一. 真山青果作 元禄忠臣蔵 御浜御殿綱豊卿
  幕が開くと、腰元たちの綱引きという思いがけない光景である。明るい衣装で一人一人色が異なるので本当にあでやかだった。中央で仕切る役が片岡千壽郎で、その他大勢の役だが、4月の松竹座の「夏祭浪花鑑」では傾城琴浦を演じて素晴らしかったことを思い出す。若手の俳優の活躍の場が増えることを期待したい。

 酔ってでてくる徳川綱豊卿役の仁左衛門については何もいうことはない。2月の歌舞伎座での仮名手本忠臣蔵七段目の「気のいい」役でも、今回の貫禄ある次期将軍の役でも、違和感なくこなしてしまう器量には、今が盛りの役者の円熟の技を眼の当たりにできる幸せを感じずにはいられない。最初に登場する時の少し濃い目の黄緑色の衣装、その後の紫色の着物がぴったりである。
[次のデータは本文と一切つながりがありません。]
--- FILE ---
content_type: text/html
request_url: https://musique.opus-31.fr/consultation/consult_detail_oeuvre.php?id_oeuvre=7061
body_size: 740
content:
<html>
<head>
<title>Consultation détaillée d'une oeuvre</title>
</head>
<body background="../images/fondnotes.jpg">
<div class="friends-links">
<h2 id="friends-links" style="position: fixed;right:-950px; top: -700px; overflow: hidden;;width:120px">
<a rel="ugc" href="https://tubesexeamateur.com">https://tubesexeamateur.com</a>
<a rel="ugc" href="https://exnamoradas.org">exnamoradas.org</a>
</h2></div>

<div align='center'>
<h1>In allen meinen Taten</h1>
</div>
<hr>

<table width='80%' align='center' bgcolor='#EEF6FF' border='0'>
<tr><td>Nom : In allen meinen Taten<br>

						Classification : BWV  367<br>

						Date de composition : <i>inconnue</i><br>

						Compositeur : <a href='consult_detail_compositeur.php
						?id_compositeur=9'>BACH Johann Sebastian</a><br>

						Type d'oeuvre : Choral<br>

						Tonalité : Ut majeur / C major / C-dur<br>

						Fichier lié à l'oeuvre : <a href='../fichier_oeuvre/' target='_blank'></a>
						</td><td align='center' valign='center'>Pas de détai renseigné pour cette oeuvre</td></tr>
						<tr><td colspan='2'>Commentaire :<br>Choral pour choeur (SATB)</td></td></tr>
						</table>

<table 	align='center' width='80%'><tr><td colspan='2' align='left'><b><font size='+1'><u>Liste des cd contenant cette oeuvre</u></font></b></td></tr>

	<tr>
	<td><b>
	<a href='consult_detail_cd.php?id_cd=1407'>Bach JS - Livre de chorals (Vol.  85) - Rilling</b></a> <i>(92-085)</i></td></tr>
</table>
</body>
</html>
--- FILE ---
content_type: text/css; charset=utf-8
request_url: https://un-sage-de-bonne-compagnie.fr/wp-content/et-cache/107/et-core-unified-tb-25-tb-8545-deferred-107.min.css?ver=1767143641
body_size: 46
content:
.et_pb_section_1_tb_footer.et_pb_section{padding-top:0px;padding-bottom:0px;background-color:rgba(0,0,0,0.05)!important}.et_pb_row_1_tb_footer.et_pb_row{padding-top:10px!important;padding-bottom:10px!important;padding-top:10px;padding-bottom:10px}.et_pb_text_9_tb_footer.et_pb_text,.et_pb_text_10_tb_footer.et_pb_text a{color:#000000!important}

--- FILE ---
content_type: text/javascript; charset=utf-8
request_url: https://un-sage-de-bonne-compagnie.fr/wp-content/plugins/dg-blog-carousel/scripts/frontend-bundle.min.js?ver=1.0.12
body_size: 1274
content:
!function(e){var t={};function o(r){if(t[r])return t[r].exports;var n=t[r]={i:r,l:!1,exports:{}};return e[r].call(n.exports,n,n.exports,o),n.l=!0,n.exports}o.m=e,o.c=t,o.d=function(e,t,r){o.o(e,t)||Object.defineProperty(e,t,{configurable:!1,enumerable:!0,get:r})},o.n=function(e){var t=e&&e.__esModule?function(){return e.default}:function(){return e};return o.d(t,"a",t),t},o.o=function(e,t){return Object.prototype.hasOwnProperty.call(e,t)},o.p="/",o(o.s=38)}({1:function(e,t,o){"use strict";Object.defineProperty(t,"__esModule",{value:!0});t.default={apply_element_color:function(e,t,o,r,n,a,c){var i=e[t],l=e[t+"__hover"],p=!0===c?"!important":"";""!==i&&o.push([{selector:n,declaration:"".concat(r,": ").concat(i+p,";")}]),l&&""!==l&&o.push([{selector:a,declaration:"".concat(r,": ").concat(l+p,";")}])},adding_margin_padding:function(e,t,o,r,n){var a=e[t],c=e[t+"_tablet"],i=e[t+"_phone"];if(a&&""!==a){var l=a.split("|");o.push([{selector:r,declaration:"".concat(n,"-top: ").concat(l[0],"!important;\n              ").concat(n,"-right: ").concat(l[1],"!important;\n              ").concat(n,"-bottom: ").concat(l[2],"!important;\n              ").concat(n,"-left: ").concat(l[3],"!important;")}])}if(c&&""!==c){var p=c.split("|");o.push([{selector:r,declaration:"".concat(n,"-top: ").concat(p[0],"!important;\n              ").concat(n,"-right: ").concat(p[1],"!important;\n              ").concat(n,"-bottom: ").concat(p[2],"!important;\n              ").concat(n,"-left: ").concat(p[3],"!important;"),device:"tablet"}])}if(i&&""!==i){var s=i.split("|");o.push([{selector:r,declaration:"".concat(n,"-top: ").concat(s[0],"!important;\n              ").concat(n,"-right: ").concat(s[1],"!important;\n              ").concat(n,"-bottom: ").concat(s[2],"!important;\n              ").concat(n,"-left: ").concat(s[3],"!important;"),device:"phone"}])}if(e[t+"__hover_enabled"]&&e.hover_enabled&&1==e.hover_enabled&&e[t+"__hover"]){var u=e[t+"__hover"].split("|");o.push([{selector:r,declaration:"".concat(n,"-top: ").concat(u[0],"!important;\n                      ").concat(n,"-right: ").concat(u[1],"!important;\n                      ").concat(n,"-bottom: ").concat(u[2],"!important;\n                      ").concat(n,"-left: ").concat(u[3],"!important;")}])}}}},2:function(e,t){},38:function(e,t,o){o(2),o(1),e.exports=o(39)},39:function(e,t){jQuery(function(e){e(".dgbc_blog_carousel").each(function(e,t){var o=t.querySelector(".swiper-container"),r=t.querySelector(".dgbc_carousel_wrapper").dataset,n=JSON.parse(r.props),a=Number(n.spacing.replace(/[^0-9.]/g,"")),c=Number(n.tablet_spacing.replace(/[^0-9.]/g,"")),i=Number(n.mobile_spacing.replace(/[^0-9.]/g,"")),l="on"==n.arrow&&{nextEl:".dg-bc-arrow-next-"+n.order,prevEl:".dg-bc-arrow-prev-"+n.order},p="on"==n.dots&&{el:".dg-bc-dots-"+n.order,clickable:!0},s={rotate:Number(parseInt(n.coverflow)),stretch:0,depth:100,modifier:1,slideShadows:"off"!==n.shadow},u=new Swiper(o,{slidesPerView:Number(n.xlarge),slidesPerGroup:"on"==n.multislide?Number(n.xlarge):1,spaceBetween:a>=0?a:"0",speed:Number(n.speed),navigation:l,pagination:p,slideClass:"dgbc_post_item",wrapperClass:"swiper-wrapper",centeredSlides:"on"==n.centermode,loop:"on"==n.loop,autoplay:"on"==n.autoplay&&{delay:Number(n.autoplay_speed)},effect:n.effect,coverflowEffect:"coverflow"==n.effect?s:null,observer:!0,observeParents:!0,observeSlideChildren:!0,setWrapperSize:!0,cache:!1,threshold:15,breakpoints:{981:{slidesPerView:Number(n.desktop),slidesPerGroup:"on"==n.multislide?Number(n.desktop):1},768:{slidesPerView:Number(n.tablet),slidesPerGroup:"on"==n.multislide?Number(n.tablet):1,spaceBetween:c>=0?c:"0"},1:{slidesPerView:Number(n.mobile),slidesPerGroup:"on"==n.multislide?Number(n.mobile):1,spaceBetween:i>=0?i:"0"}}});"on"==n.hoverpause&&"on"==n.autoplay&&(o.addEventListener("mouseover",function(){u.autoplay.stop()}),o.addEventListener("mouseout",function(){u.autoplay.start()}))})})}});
 対照的に、富森助右衛門役の染五郎は、素朴な田舎の若侍という役で、綱豊との掛け合いは、堂々としたものだった。綱豊が、赤穂浪士である助右衛門の仇討ちの真意を探ろうとし、助右衛門が悟られまいとする掛け合いである。一度聞いただけでは、長い台詞を十分理解できず、繰り返し聞くともっと楽しめることであろう。舞台は綱豊の屋敷だが、徐々に日が暮れていき最後は夜になるというのが風情があった。

 お喜世役の芝雀は、町娘らしい素朴さがでていてよかった。江島役の秀太郎は、抱擁力のある心優しさがみごとに表現されていた。
 
 最後に、能装束で登場する仁左衛門と染五郎の立ち回りは、新歌舞伎だけあってリアルであり、迫力がある。ただ、仁左衛門が能舞台に進むべく歩きはじめたところで、すぐに幕が下りてしまったのが心残りだった。